Here is a quick quiz for you. 1) How many species of water moccasins do you think we have in Indiana? Two. One is the Copperhead and the other is the Cottonmouth. 2) Are snakes poisonous or venomous? Venomous.  3) How many venomous snakes are in Indiana? Four.

There are very few venomous snakes in Indiana, about ten percent of the total species. Oh, and we really do not have “moccasins” as most people describe them. Most of the snakes that people like to call moccasins are only water snakes.  The copperhead and the cottonmouth are the only two “moccasins” we have. As long as I have lived in the state, and as much as I am outdoors I have only seen one copperhead and I have never seen a cottonmouth. We just do not have cottonmouths around here; though, I am sure that you or someone you know would swear up and down that you have.  According to the DNR, there is only one county in the far south central part of the state that has a cottonmouth population.

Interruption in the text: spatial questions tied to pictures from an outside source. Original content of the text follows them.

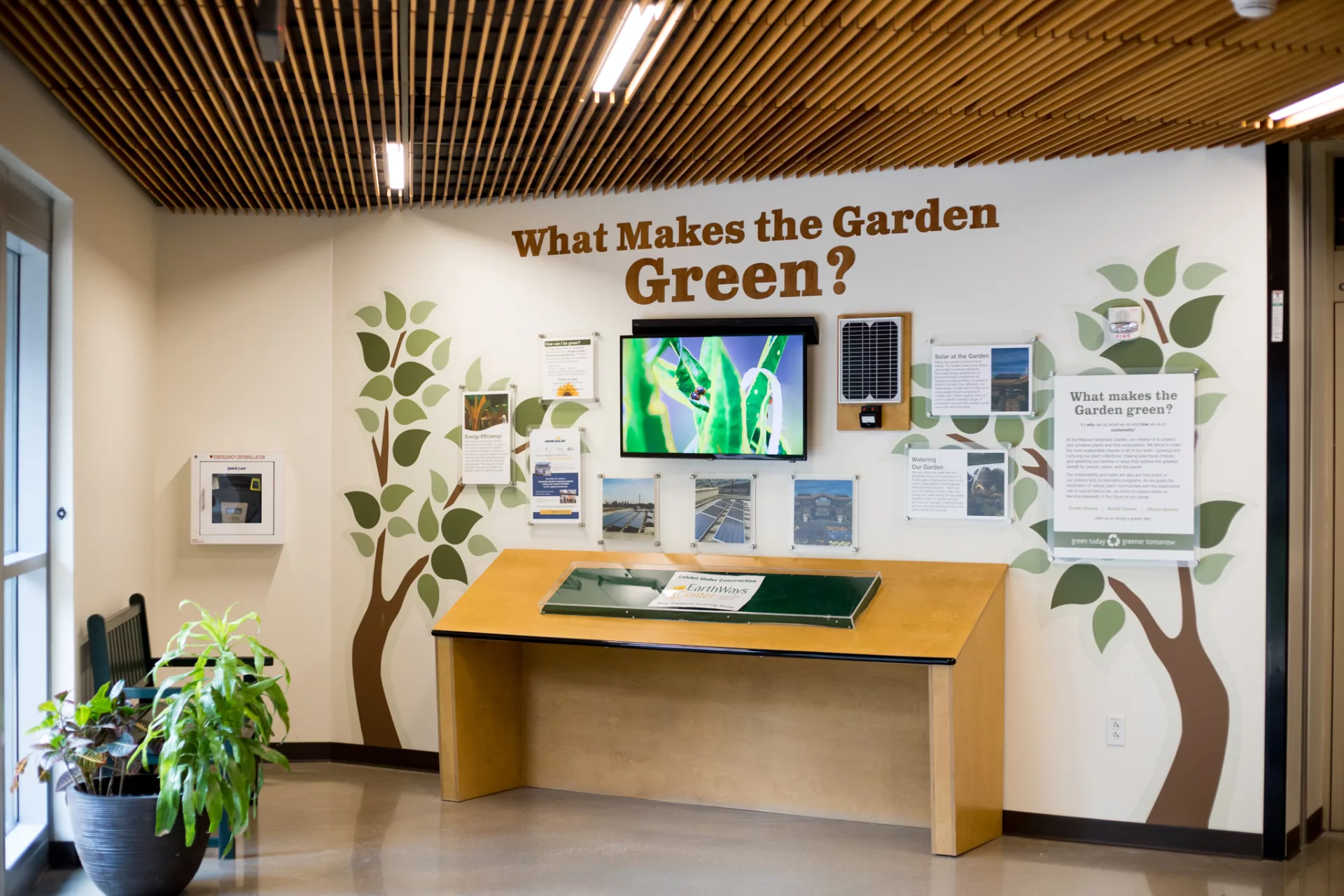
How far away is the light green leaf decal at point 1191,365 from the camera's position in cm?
466

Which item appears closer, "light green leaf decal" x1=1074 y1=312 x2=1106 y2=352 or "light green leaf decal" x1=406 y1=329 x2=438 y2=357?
"light green leaf decal" x1=1074 y1=312 x2=1106 y2=352

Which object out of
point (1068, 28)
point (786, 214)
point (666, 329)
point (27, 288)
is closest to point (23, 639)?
point (27, 288)

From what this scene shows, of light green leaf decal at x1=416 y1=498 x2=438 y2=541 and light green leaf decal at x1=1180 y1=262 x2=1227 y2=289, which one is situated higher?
light green leaf decal at x1=1180 y1=262 x2=1227 y2=289

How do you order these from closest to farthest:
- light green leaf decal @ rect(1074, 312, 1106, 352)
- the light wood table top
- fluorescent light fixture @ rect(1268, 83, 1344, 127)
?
fluorescent light fixture @ rect(1268, 83, 1344, 127)
the light wood table top
light green leaf decal @ rect(1074, 312, 1106, 352)

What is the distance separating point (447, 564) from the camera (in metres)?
5.86

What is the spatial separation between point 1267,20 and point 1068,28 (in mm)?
590

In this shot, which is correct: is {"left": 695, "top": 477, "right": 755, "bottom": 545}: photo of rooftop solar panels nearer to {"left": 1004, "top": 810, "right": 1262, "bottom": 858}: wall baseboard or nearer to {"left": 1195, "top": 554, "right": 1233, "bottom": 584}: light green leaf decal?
{"left": 1004, "top": 810, "right": 1262, "bottom": 858}: wall baseboard

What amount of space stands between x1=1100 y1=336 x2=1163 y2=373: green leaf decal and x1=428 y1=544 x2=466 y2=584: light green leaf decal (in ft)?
11.3

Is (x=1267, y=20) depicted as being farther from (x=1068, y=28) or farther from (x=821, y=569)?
(x=821, y=569)

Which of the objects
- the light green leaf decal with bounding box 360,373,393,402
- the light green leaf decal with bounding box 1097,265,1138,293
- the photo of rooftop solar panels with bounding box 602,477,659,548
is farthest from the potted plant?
the light green leaf decal with bounding box 1097,265,1138,293

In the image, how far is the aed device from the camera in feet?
19.2

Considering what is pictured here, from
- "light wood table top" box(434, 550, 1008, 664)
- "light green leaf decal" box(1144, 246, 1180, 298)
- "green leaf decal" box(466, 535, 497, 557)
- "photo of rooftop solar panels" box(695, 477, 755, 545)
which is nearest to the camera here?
"light wood table top" box(434, 550, 1008, 664)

My wife, Jennie, and I were recently walking around Shakamak State Park. As we walked, a car passed us, stopped, backed up, sat for a few minutes, and then left. Jennie and I both wondered what they were doing. As we walked it became obvious: there was a snake in the road and the driver saw this.

The snake was a Black King Snake. The snake was about three feet long and black from head to tip with a white belly. It was warming itself on the pavement of the road and looked to be dead when we walked up to it. I easily could have grabbed it, but decided to agitate it instead. I wanted to video tape this encounter, so I could show it to my students this upcoming school year. Jennie recorded with my iphone while I first moved it with a stick.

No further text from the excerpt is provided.